[Data of spatial reasoning questions]
■ ■ ■ ■ ■
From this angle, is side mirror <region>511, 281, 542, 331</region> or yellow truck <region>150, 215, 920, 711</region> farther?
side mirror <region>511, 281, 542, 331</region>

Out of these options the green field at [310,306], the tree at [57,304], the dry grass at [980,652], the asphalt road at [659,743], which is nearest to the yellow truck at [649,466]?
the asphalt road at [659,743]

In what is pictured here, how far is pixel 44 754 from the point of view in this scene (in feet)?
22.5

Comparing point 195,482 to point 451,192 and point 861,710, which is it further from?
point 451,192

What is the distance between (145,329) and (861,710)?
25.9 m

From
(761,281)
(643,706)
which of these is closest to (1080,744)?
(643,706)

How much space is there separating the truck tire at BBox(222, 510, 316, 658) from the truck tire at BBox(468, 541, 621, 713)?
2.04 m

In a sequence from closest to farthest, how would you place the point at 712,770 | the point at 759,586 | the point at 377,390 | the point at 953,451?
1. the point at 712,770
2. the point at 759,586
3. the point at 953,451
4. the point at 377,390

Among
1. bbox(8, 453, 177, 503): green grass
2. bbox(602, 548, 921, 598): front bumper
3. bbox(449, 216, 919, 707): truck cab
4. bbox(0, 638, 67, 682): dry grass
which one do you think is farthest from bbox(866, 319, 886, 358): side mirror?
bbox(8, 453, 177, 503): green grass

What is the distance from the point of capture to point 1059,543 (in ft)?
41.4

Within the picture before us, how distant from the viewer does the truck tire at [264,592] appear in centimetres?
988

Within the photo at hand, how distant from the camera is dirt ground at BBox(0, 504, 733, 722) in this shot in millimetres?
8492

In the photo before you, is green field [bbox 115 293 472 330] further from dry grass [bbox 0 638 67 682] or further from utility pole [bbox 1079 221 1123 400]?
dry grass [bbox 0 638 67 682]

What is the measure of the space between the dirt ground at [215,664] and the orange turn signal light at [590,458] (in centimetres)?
■ ■ ■ ■ ■
▶ _Set problem_
Copy the data from the line with "Within the photo" through the last line of the data, including both of those lines, and keep every character unchanged.

▶ _Response below_
Within the photo at hand, how distant from the camera is dirt ground at BBox(0, 504, 733, 722) in this shot in millimetres?
8492

In the photo before you, is green field [bbox 115 293 472 330] further from dry grass [bbox 0 638 67 682] or further from utility pole [bbox 1079 221 1123 400]?
dry grass [bbox 0 638 67 682]

What is the measure of the space between the dirt ground at [215,664] and the orange turn signal light at [590,458] (in centimetres)?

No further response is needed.